Why do single Northwesterners find it hard to meet someone?

Four of the reasons are:

1.  Ineffective Communication – how a single person initially communicates on their first few interactions with another single person can determine if the meeting turns into a date.  Many single people, during an initial conversation, do not know how to articulate the values and attributes they seek in a potential partner and what they want in a partner to lead to a happy relationship.

Typically people ask about careers during a first conversation. Better questions to open the door to meaningful dialog are:

What are you most passionate about? What do you spend most of your time doing? What are some of your heart’s goals you want to reach? Share some of your biggest accomplishments? How have you positively impacted someone life? 

As a single person you should reflect on these types of questions and know the answer and how to effectively communicate your responses to these questions. Be effective at communicating what is important to you in a partner. What your values are. Be cautious, as first impressions are powerful and people make judgments quickly.

Be conscientious of how you come across to another single person. Be discriminative in what to discuss with a new person. Think of being on a job interview. To be considered as one of the final candidates, during the interview you must address why your skills and experience are a match for the company. Same with a potential partner. Be aware of how you sound and the topics you discuss. 

2.  The longer single people live, it can be easy to become “set” and even “stuck” in certain ways and habits. Be careful not to turn down an invitation for a new date, just because their habit patterns differ from the ones you are accustomed to. Be open-minded. Don’t sweat the small stuff.

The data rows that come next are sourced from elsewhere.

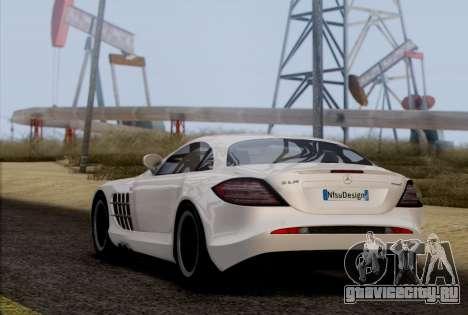 Currently ENB 2.0 для GTA San Andreas восьмой скриншот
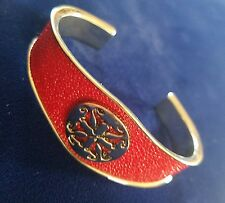 RUSTIC CUFF RARE  Red / Silver STINGRAY  **SOLD OUT** RETAIL $140 retired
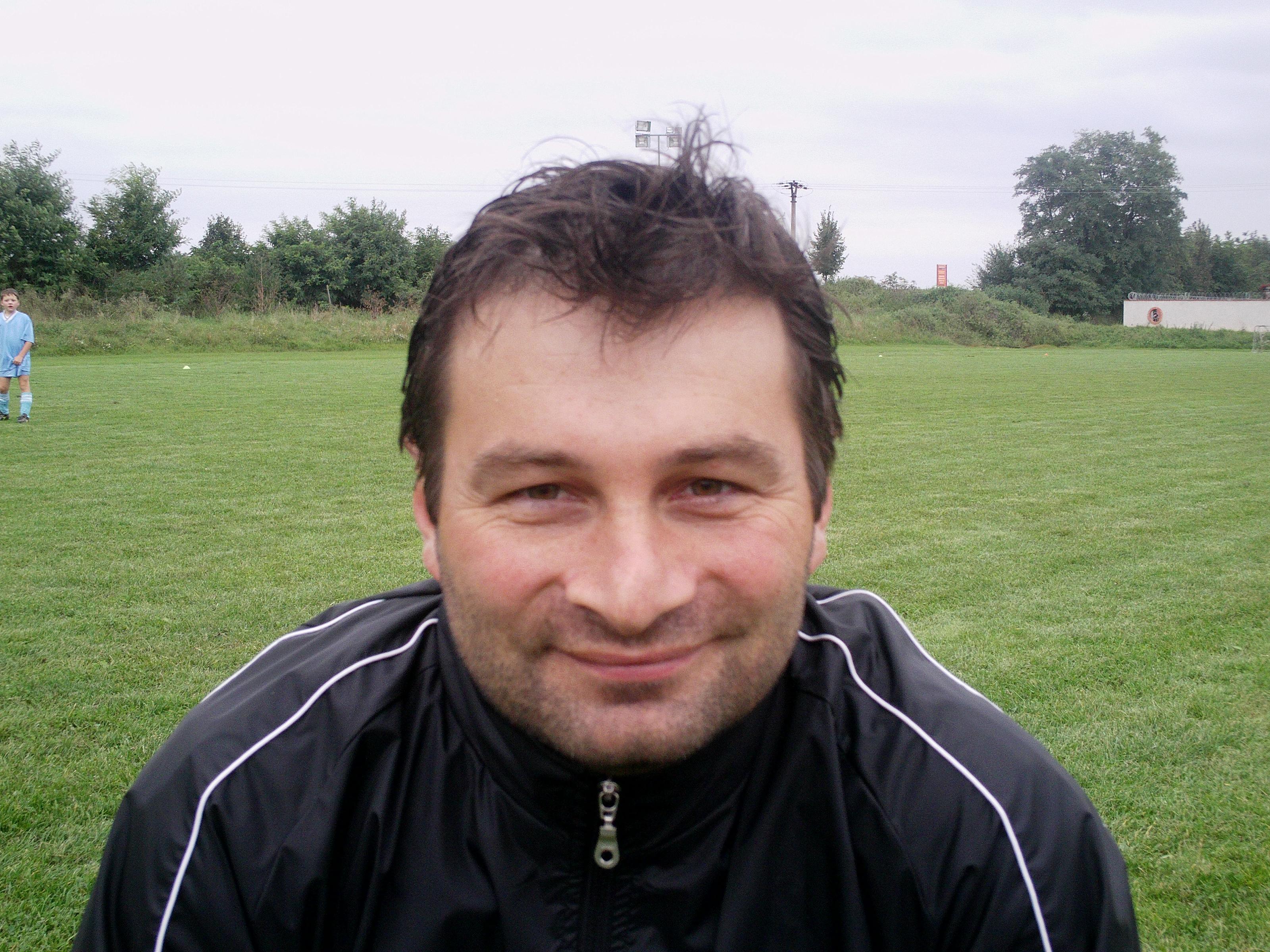Zdeněk Sklenský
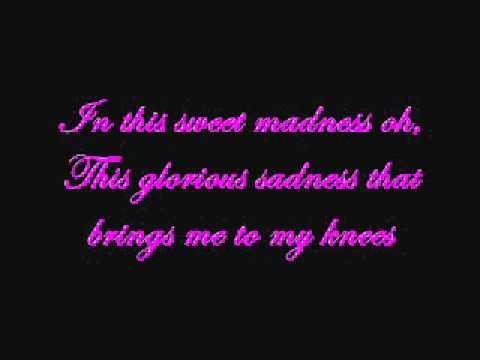 Angel Jackie Evancho w/ Lyrics
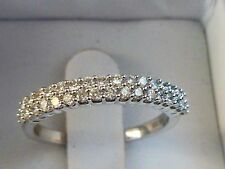 NEW 1/2ct Diamond Anniversary Double Row Pave Ring Band 14K White Gold Sz 7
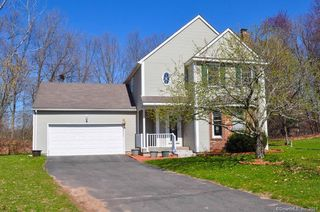 32 Chapin St, South Windsor, CT 06074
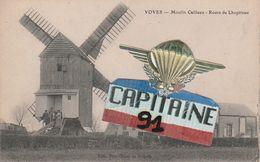 CPA VOVES EURE ET LOIR MOULIN  CAILLAUX ROUTE DE L HOPITEAU - France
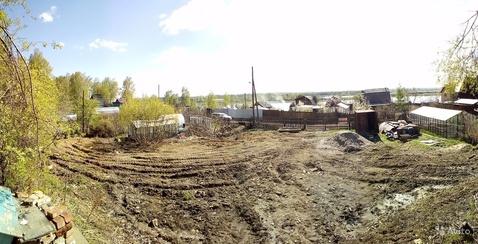 Продам участок у залива Ангары - Фото 2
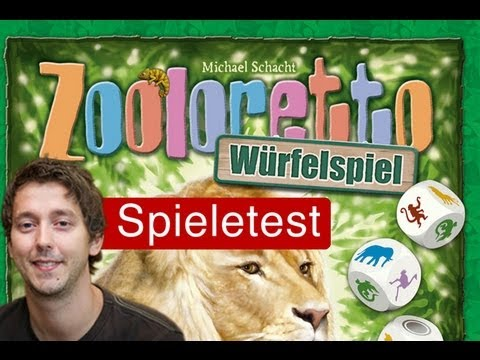 Zooloretto Anleitung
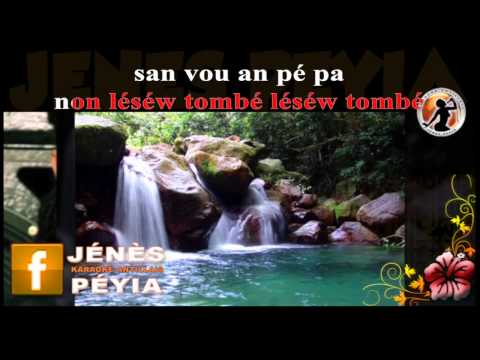 Xxx Mp4 Yoan Feat Kalash Pas Sans Toi Audio 3gp Sex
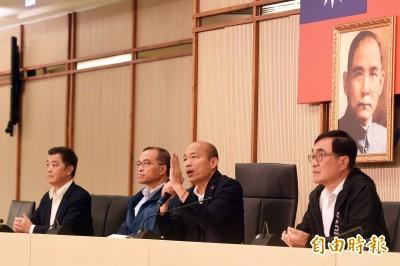 銷假上班 韓國瑜:市府團隊會全力以赴 一切回歸市政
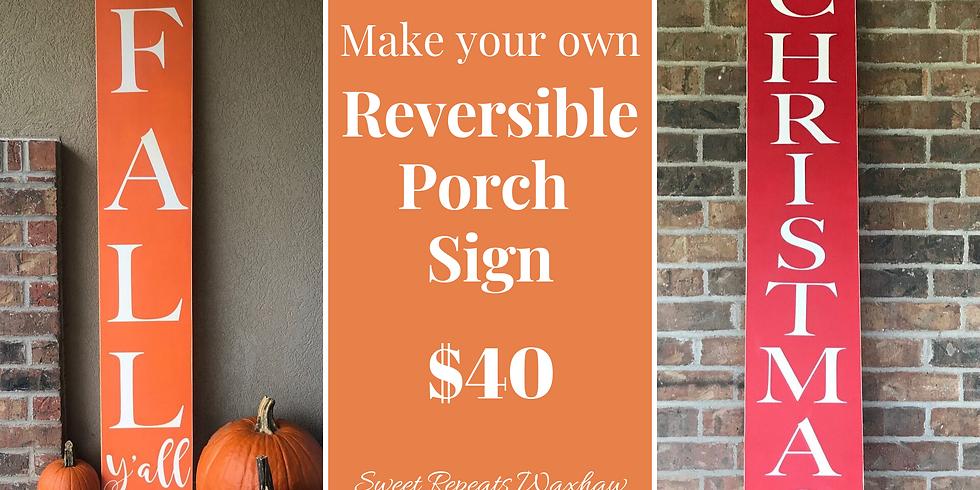 Ladies Night-Reversible Porch Sign Workshop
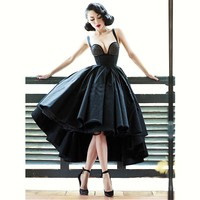Sexy Little Black Dress spaghetti strap Cocktail Dresses Short Front Long Back Backless Latest Gown Design High Low Prom Dress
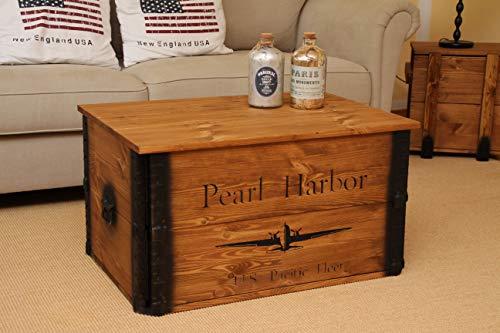 Uncle Joe´s Truhe Pearl Harbor Couchtisch Truhentisch im Vintage Shabby chic Style aus Massiv-Holz in braun mit Stauraum und Deckel Holzkiste Beistelltisch Landhaus Wohnzimmertisch Holztisch nussbaum - 4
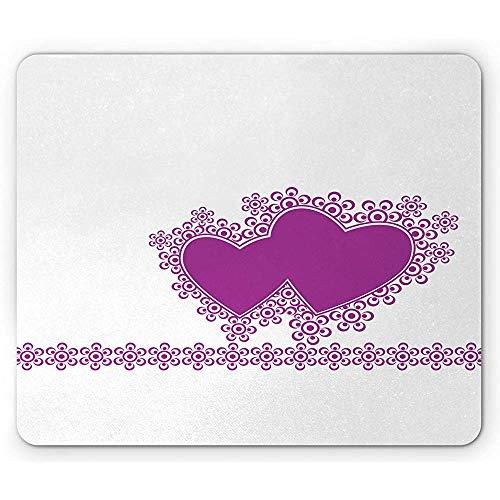 Liebes-Mausunterlage,Herz-Motiv-Liebes-Symbol-Romantischer Digitaler Illustrations-Druck Auf Einfachem Hintergrund,Rutschfestes Gummi-Mousepad des Rechtecks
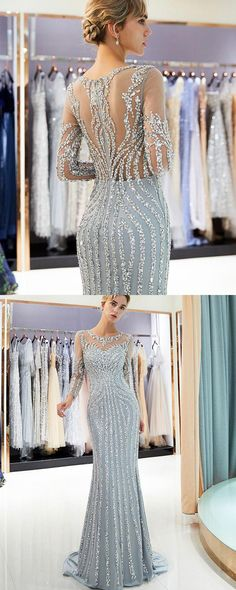 Selfless 2019 New Arrival High Neck Dubai Muslim Evening Dress Arabic Kaftan With Lace Cape Evening Dress Formal Gown Robe De Soiree Long Without Return Weddings & Events
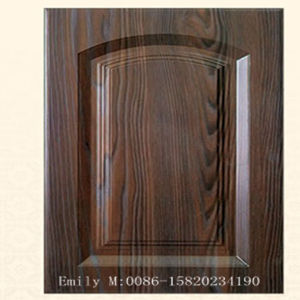 18mm Wooden Grain PVC Kitchen Cabinet Door pictures & photos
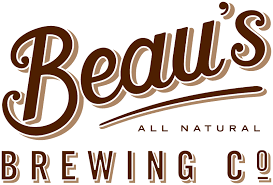 Beau's Brewing Co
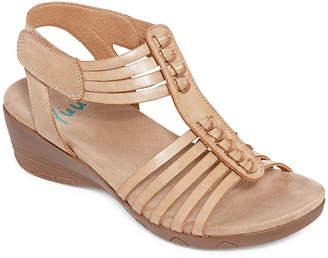 Yuu Womens Handee Strap Sandals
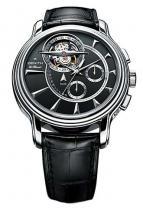 wristwatch Grande Chronomaster XXT Tourbillon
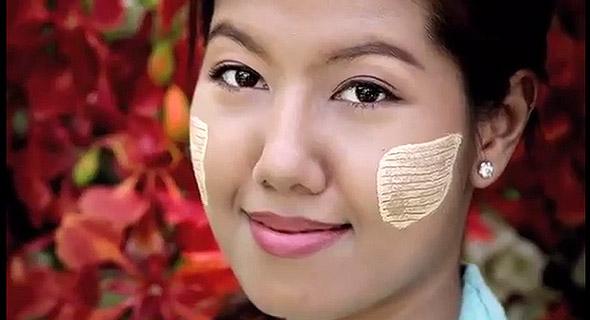 женщины бирмы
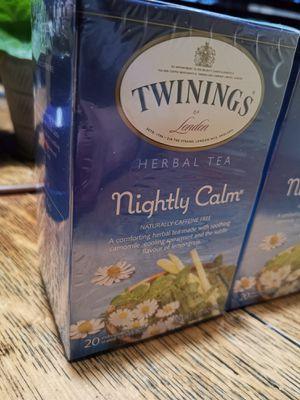 Herbal tea for Sale in Oakland, CA
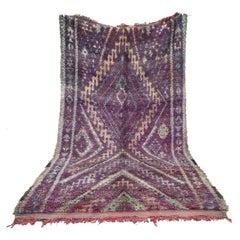 Purple Vintage Moroccan Wool Talsint Rug, circa 1975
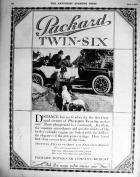 1916 PACKARD ADVERT-B&W
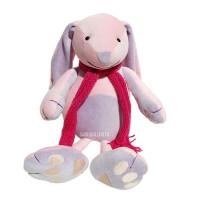 Kit de couture lapin Ornella, patron de peluche à coudre et mercerie inclus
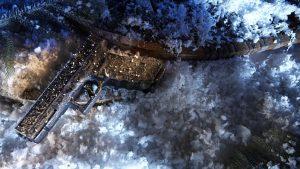 Glock 17 Pistol, Torture Test, snow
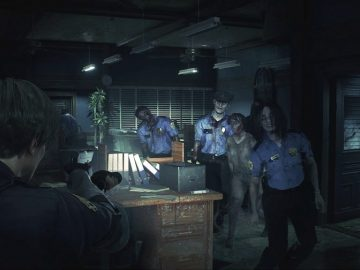 Capcom Discusses Profitability & Ditching Tank Controls For Upcoming Resident Evil 2 Remake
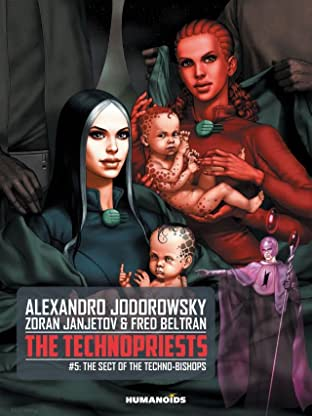 The Technopriests Tome 5: The Sect of Techno-Bishops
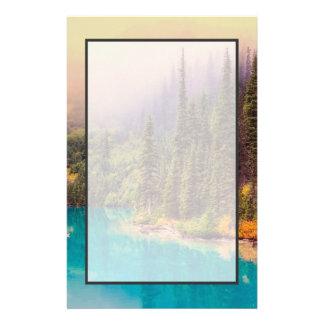 De schilderachtig Noordelijke Plattelander van het Briefpapier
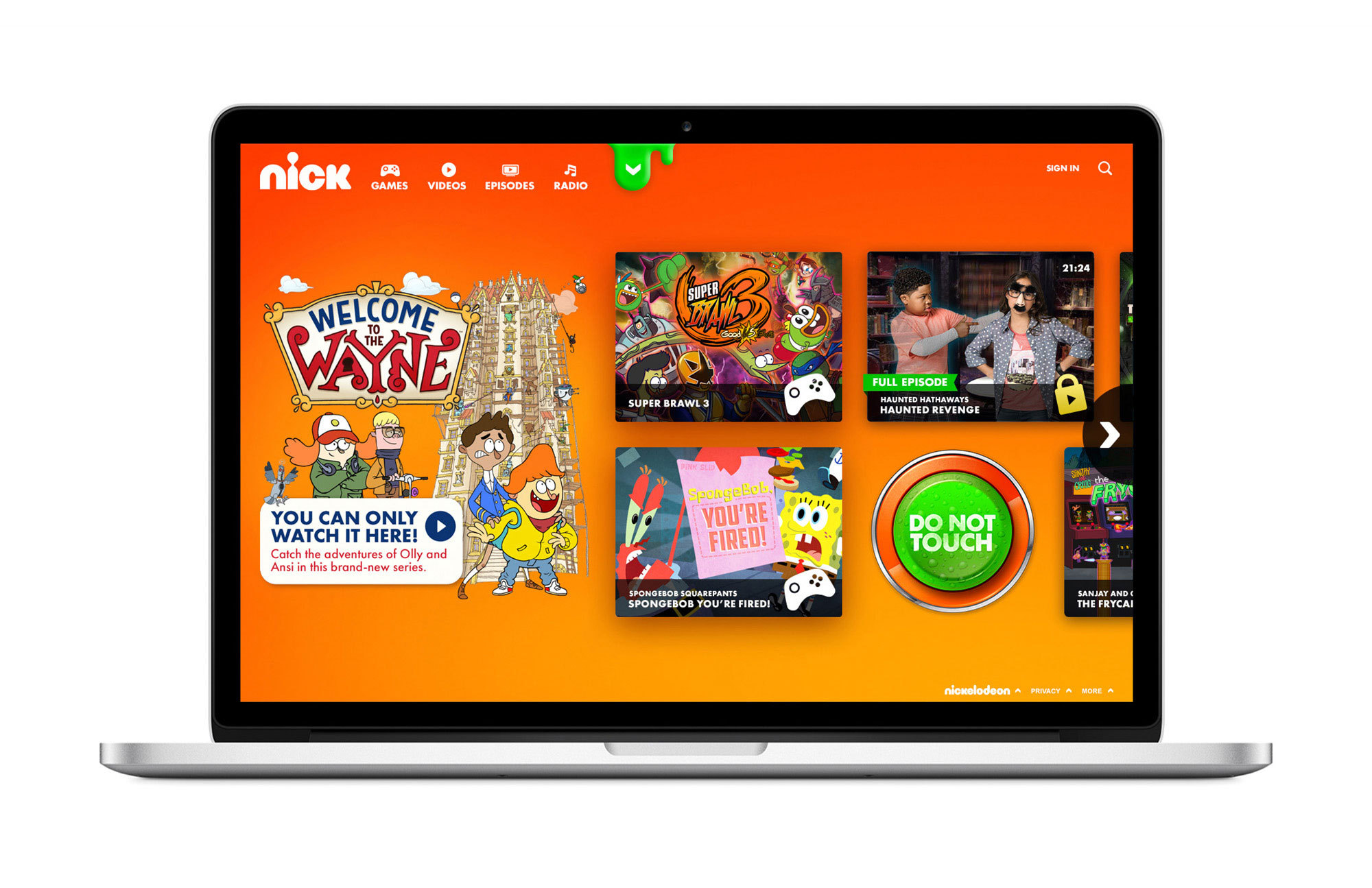 Nickelodeon's new Nick.com live today (Graphic: Business Wire)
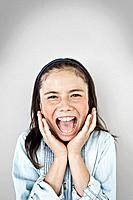 Portrait of screaming girl 10_12, studio shot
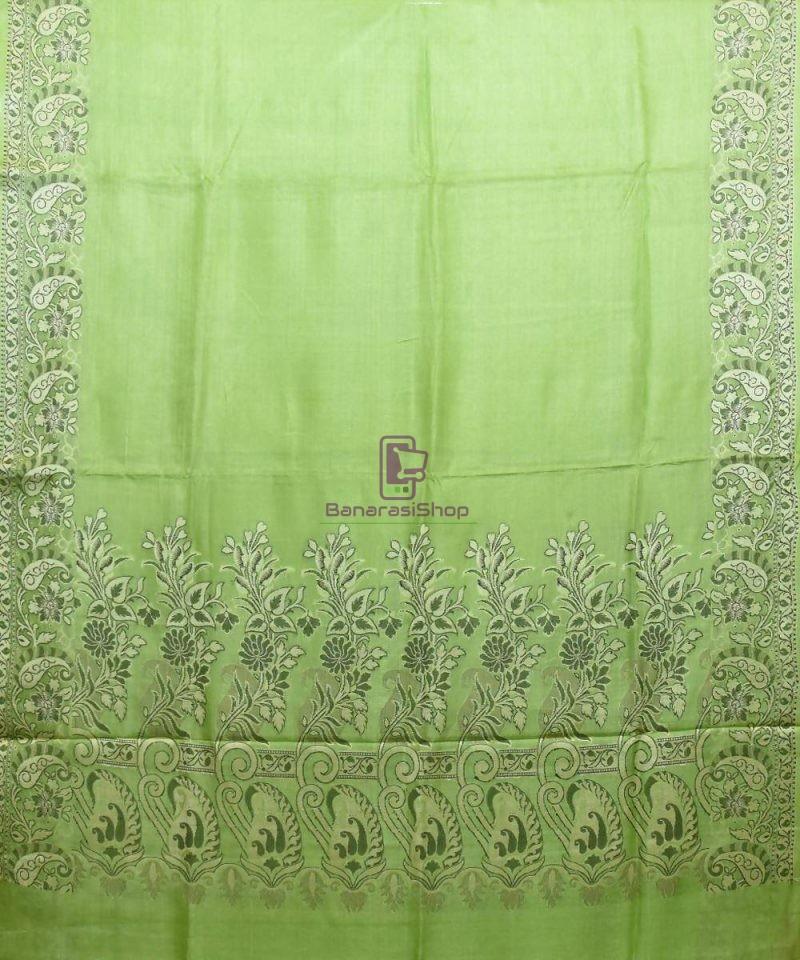 Woven Pure Tussar Silk Banarasi Saree in Pear Green 1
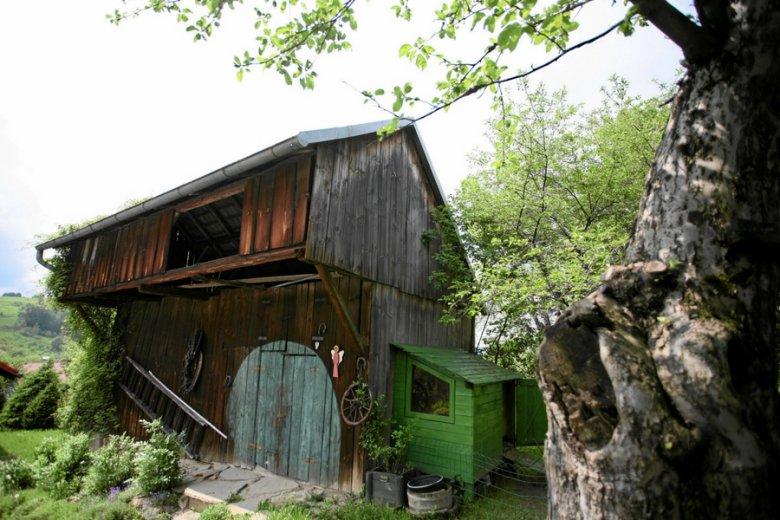 Prawdziwe polskie stodoły, z nielicznymi wyjątkami, nie nadają się do adaptacji, są zbyt licho zbudowane.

3. How can you become a truly happy, loving person if you don’t deal with your “issues” that caused a relationship break up or a fear of committing to one? Allowing reflection time by yourself to understand, heal and grow from past experiences can help you become more aware and attract the partner who will be a healthy fit and bring more joy to your life. This is important when searching for a lifetime partner.


It is helpful during the recovery period from a breakup or divorce to have a few years in between your next serious relationship. Have a close friend be your support and confidant to share your inner personal challenges with and receive feedback. We are emotional humans. It’s part of who we are. We don’t come with a manual like our new cars do. The manual on how to be human is learning from your past mistakes or issues, going to counseling or support groups, read self help books, practice enhancing your communication skills.


4.  People have overwhelming, busy schedules. With modern technology we spend less time verbally interacting with other humans. Some single people don’t have the energy at the end of a busy day to meet a potential partner. They may be unsure of how to meet other singles. Learn how to be effective with modern day dating.


Solutions

* Get out and mingle, force yourself to step out of your comfort zone once and see what happens.
* Tapping into your heart is part of the successful solution. Strengthening and listening to your
    Inner Voice when you meet someone new and during the first 20 dates.
* Get away for 1 or 2 nights by yourself and take a journal to write in.
* Obtain counseling if there’s unhealed childhood or unresolved marriage issues.
* Write down your desired traits you want in a partner and look at the list periodically. Create a
   Vision Board with visual pictures of the relationship you want to attract.
* For divorced singles – the process of meeting someone and dating has changed substantially.
   Learn the most effective ways to meet other singles.